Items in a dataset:
# # #

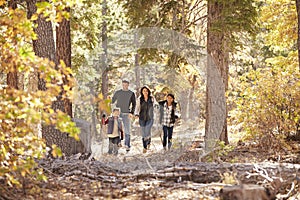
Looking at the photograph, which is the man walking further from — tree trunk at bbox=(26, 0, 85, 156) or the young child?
tree trunk at bbox=(26, 0, 85, 156)

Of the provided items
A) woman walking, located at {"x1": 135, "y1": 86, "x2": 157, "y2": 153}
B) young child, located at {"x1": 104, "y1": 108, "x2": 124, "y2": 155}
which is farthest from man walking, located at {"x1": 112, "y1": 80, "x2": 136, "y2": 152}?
woman walking, located at {"x1": 135, "y1": 86, "x2": 157, "y2": 153}

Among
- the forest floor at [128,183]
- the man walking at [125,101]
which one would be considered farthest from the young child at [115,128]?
the forest floor at [128,183]

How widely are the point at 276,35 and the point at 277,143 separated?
4.67 m

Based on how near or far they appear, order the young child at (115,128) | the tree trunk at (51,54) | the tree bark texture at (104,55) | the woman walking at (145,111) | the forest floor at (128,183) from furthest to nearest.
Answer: the tree bark texture at (104,55) < the woman walking at (145,111) < the young child at (115,128) < the tree trunk at (51,54) < the forest floor at (128,183)

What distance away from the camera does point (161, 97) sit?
2608 centimetres

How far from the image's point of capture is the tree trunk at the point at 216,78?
10.5 m

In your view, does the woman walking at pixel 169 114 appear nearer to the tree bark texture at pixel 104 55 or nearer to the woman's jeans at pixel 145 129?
the woman's jeans at pixel 145 129

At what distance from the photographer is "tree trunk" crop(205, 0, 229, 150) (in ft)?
34.5

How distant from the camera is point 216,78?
1071cm

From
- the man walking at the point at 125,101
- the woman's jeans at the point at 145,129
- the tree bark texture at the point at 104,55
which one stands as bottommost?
the woman's jeans at the point at 145,129

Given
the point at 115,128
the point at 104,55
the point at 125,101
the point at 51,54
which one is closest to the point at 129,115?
the point at 125,101

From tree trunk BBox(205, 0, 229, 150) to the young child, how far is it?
2153mm

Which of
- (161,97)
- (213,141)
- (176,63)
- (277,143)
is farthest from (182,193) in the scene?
(161,97)

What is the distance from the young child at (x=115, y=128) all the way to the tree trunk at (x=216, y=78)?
2.15m
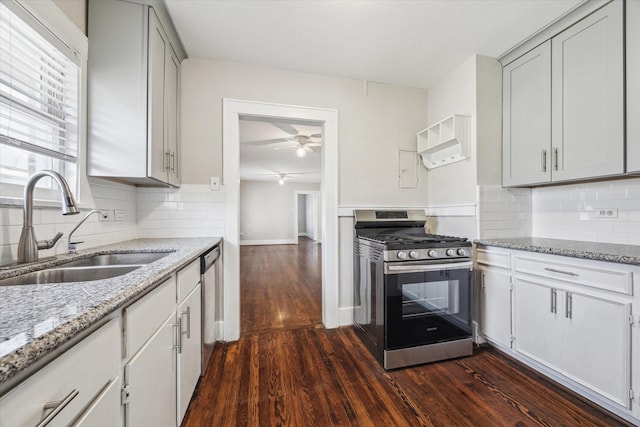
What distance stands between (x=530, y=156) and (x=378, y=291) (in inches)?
64.2

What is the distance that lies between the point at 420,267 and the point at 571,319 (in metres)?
0.88

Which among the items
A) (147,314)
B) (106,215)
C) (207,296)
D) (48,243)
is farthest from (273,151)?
(147,314)

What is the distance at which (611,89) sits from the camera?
1.65m

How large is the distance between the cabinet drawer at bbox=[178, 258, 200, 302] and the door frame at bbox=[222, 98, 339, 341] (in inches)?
28.9

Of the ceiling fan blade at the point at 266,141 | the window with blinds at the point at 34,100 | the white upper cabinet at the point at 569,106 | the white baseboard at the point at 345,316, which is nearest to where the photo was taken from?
the window with blinds at the point at 34,100

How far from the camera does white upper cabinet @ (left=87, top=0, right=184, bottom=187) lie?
Answer: 1.59 metres

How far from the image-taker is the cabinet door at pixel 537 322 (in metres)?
1.66

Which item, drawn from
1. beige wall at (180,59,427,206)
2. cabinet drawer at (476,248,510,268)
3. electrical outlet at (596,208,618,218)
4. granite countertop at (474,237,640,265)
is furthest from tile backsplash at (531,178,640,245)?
beige wall at (180,59,427,206)

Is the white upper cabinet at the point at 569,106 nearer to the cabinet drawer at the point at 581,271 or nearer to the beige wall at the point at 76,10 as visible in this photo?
the cabinet drawer at the point at 581,271

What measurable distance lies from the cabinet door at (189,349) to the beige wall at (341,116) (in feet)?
3.92

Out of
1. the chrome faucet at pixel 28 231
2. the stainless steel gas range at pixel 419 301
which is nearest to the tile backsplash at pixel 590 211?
the stainless steel gas range at pixel 419 301

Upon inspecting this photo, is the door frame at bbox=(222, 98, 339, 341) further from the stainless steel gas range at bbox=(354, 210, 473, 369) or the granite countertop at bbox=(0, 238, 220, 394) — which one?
the granite countertop at bbox=(0, 238, 220, 394)

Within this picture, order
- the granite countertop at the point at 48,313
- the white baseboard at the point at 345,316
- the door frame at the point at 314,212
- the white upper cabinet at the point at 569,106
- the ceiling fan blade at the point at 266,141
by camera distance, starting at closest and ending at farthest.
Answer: the granite countertop at the point at 48,313
the white upper cabinet at the point at 569,106
the white baseboard at the point at 345,316
the ceiling fan blade at the point at 266,141
the door frame at the point at 314,212

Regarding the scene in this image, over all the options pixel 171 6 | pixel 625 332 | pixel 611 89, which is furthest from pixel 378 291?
pixel 171 6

# # #

Return the lines between the one holding "How widely are" and the one holding "Answer: the tree", inclusive, copied exactly.

How widely are the point at 276,35 and the point at 277,143 separated?
4.67 m

Based on how near or far they appear, order the young child at (115,128) | the tree trunk at (51,54) | the tree bark texture at (104,55) | the woman walking at (145,111) | the forest floor at (128,183) from furthest to nearest.
Answer: the tree bark texture at (104,55) < the woman walking at (145,111) < the young child at (115,128) < the tree trunk at (51,54) < the forest floor at (128,183)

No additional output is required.